Rezension

Ein vergessenes Leben

Der große Fehler -

Der große Fehler
von Jonathan Lee

Bewertet mit 3 Sternen

Jonathan Lee, ein englischer Autor, den ich seit „High Dive“ (Roman über das Attentat auf Margaret Thatcher 1984 in Brighton) sehr schätze, hat diesmal sowohl den Kontinent als auch den zeitlichen Rahmen gewechselt. In „Der große Fehler“ macht er uns mit einem außergewöhnlichen Mann bekannt, Andrew Haswell Green (1820 – 1903), Anwalt, Bürgerrechtler, Philanthrop, aber auch Planer und Unterstützer der städtebaulichen Entwicklung und Veränderung New Yorks. Die New York Public Library, der Bronx Zoo, zahlreiche Parks, die diversen großen Museen, und nicht zuletzt der Central Park gehen auf sein Konto.

Der Romanbeginn ist gleichzeitig Greens Ende. Als er um die Mittagszeit zu seinem Haus zurückkehrt, fallen fünf Schüsse und treffen ihn tödlich. Zwischen Täter und Opfer gibt es keine Beziehung, die beiden sind sich gänzlich unbekannt. War es ein Versehen? Die Suche nach dem Motiv ist wohl das Zugeständnis des Autors an die Spannungsleser und die Klammer, die diese Geschichte zusammenhält, was aber nur deshalb interessant ist, da durch die Herkunft des Täters der PoC Aspekt ein Randthema des Romans wird.

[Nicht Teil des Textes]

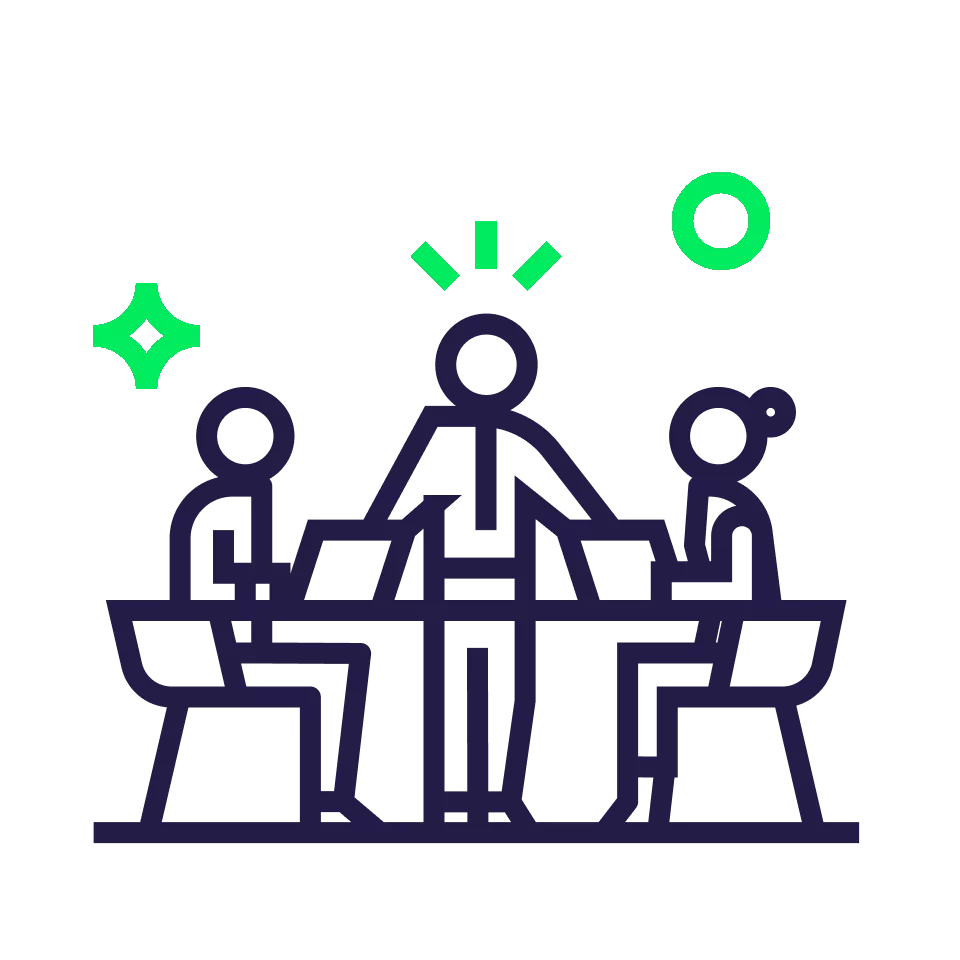 Employee Experience 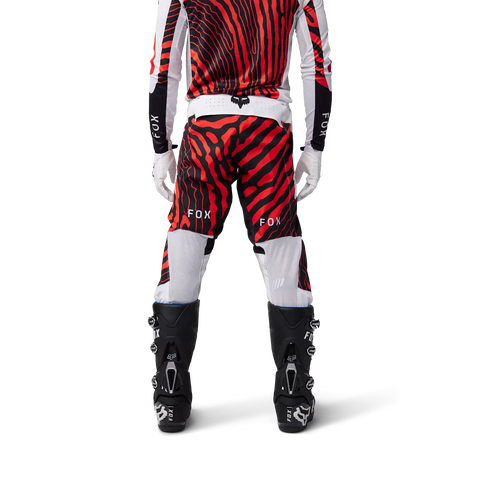 Flexair Impression Pants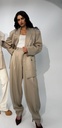 05-SANDLINE BLAZER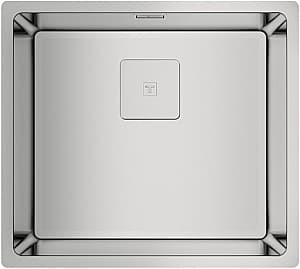 Раковина на кухню Teka FLEXLINEA RS15 45.40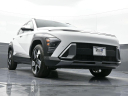 Thumbnail image of 2024 Hyundai KONA at Plaza Honda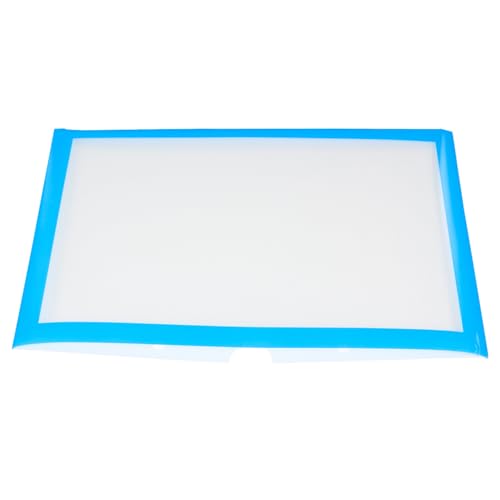 UTHCLO ①ɗp}OlbgtHgt[ A5^ ʐ^ J[hێp }Olbgt[ ƒ ItBXp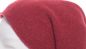 Preview: Kopka Stegbaske Wolle rubin meliert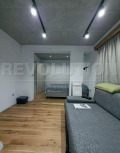 Продава  3-стаен град София , Витоша , 132 кв.м | 10077064 - изображение [11]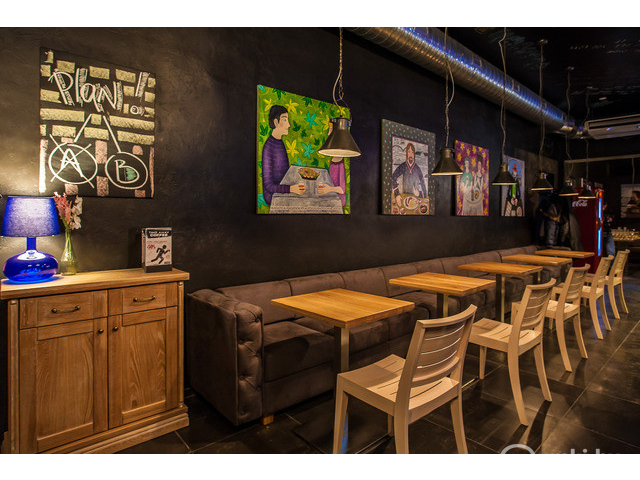 Фото компании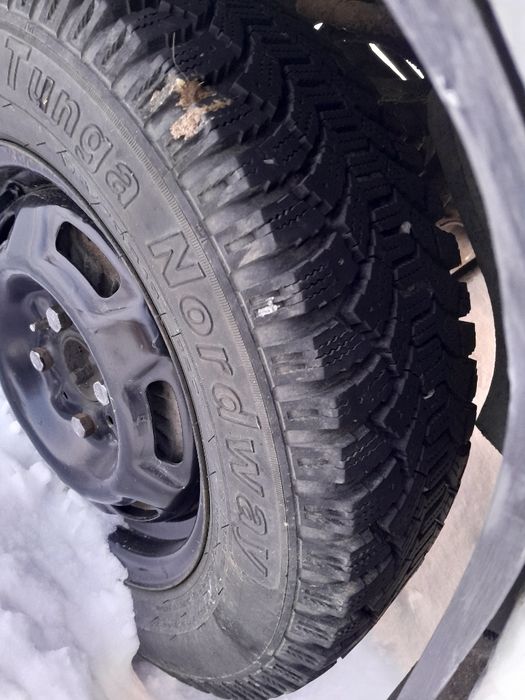 Продам ВАЗ  2104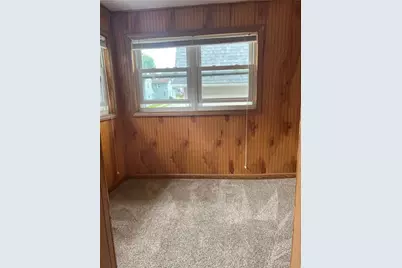 513 Young St, New Castle, PA 16101 - Photo 15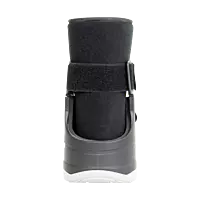 Non Pneumatic Walker Boot Short - HCPCs L4386/4387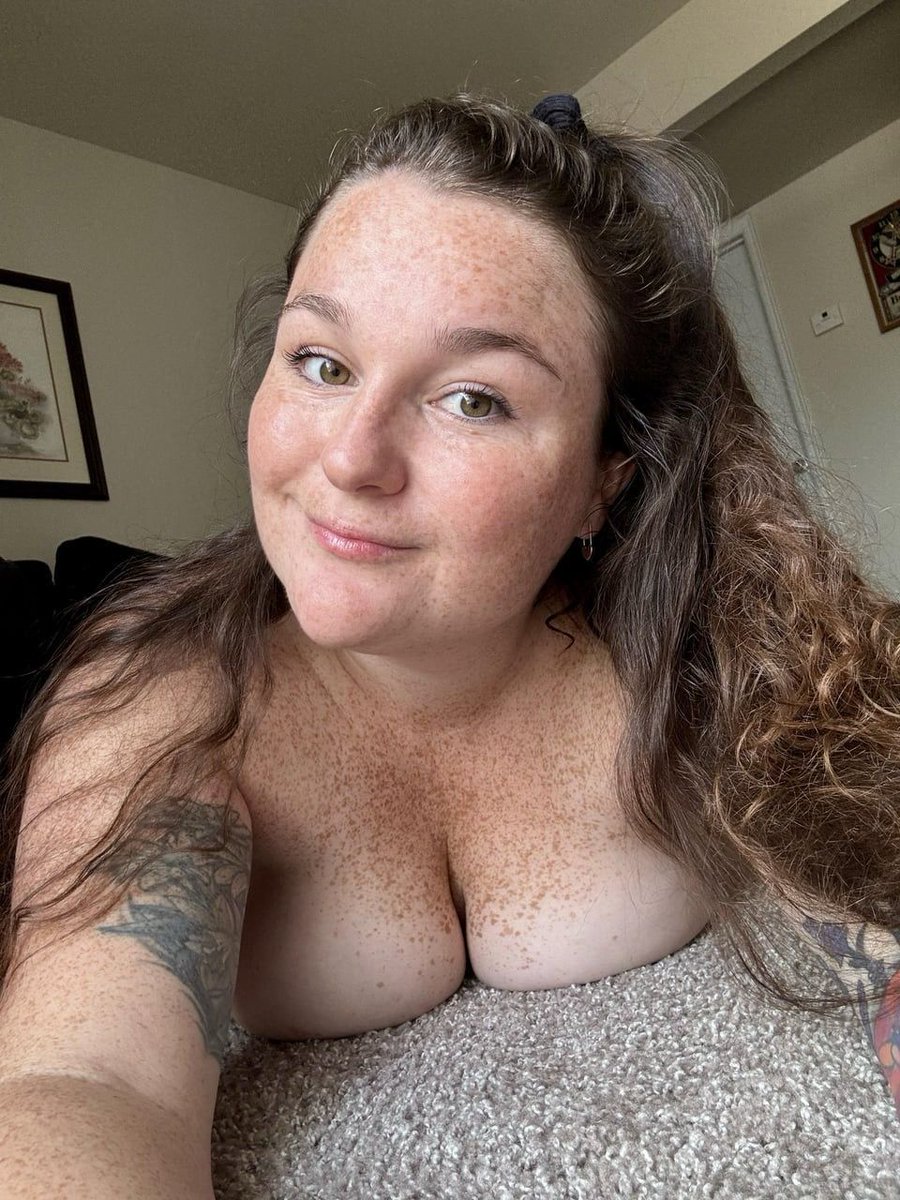 _StaceyEddie's tweet photo. happy day
happy weekend
🥰🥰🥰🥰
@#stillhappy https://t.co/p2SxKWmNx3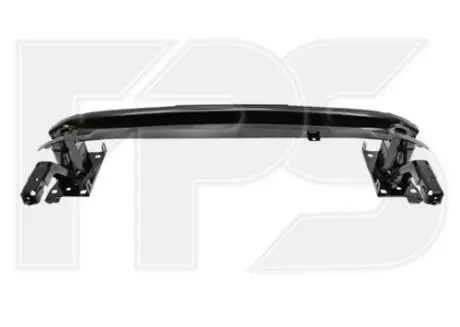 Автозапчасть FPS FP 7473 940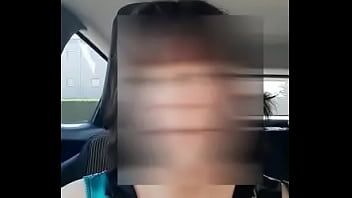 Très prochainement pour mes abonnés la vidéo complète du rdv hôtel avec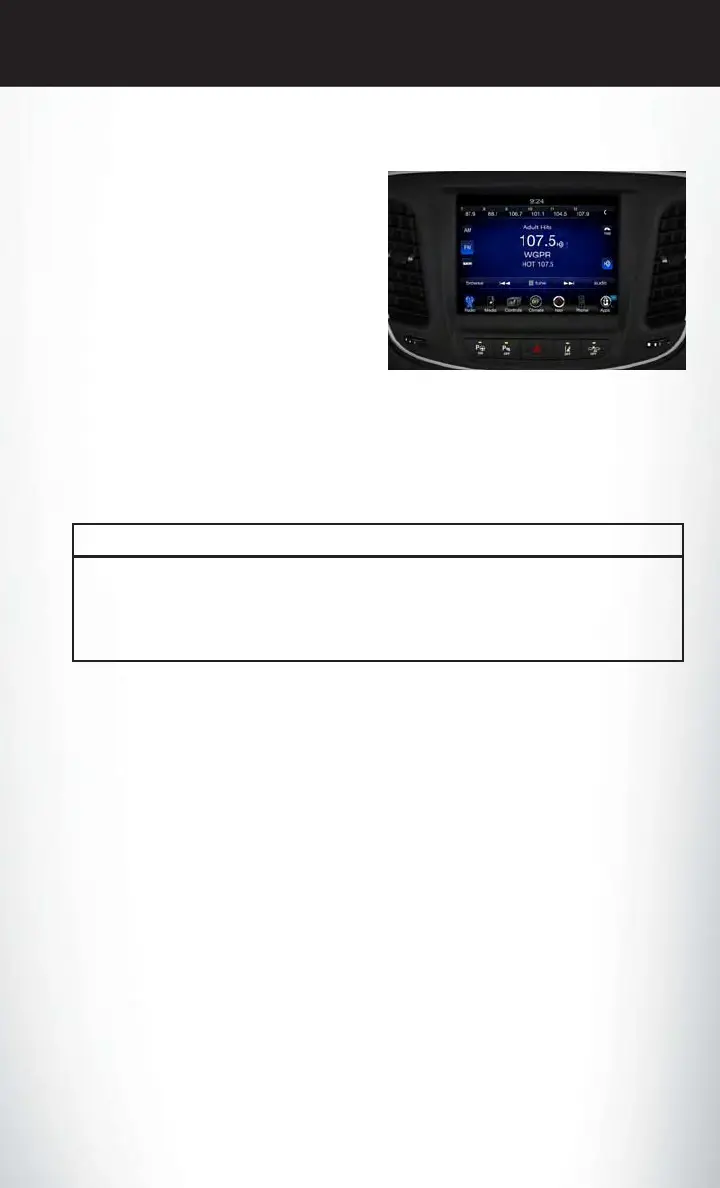Page #73 background image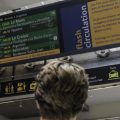 SNCF Enregistre un Bénéfice de 1,18 Milliard d’Euros au Premier Semestre 2026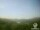 Webcam in Lago di Montedoglio, 33.6 km entfernt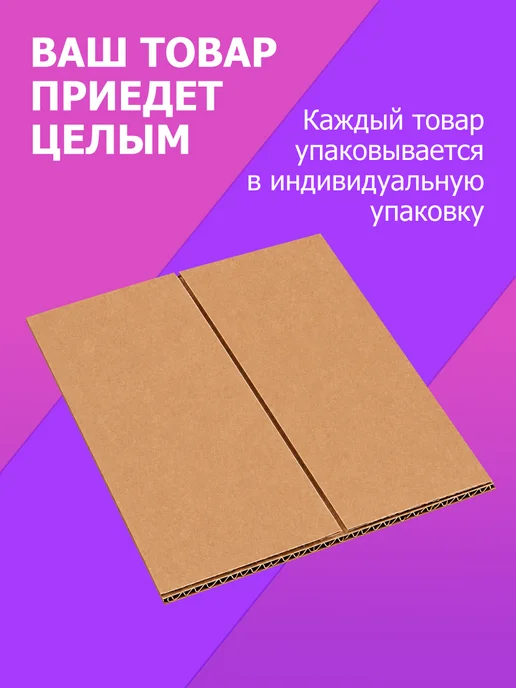 Конрос Листы Optima на 24 монеты. PROFESSIONAL - с карманами, вариант, фото 8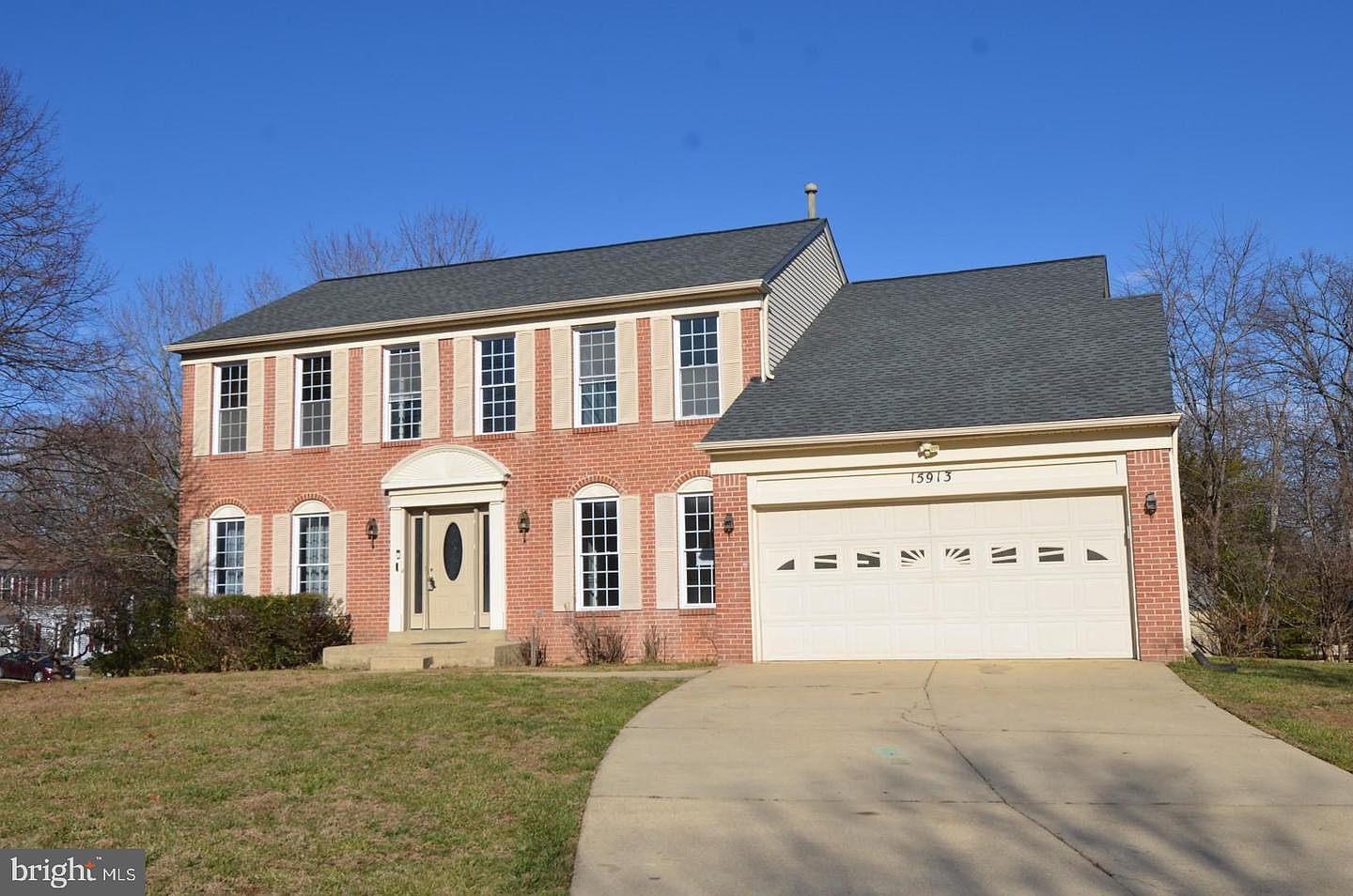 15913 N Thames Ct, Accokeek, MD 20607 | MLS #MDPG2185634 | Zillow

Lee möchte die Geschichte Greens erzählen, das Wesen dieses vergessenen Giganten ergründen. Er springt zwischen Gegenwart und Vergangenheit hin und her, schaut sich dessen entbehrungsreiche Kindheit auf einer ärmlichen Farm an, seinen Umzug nach New York, wo er als Lehrling in einem Gemischtwarenladen arbeitet, danach die Ausbildung zum Anwalt, seine enge Freundschaft mit Samuel Tilden, dem Gouverneur von New York und Präsidentschaftskandidaten, dem er sein Leben lang die Treue hält. Die Beschreibung des damaligen New York hingegen ist interessant und ungewöhnlich, streifen doch Schweineherden und wilde Hunde durch die Straßen, wobei auf die Erlegung letzterer Kopfgelder ausgesetzt sind.

Ein knappes Jahrhundert amerikanisches Leben, klingt interessant, aber dennoch liest sich der Roman anstrengend, ist sperrig, zumal auch der Spannungsbogen von Anfang bis Ende flach bleibt. Die Umstände von Greens Tod kann man recherchieren, ebenso das Motiv des Täters, das in seiner Banalität enttäuschend ist. Interessant finde ich lediglich die Anleihen des Autors bei den großen Namen der amerikanischen Literatur, die immer wieder in den Beschreibungen durchscheinen: Fitzgerald, Steinbeck und Sinclair, um nur einige zu nennen. Kann man lesen, muss man aber nicht.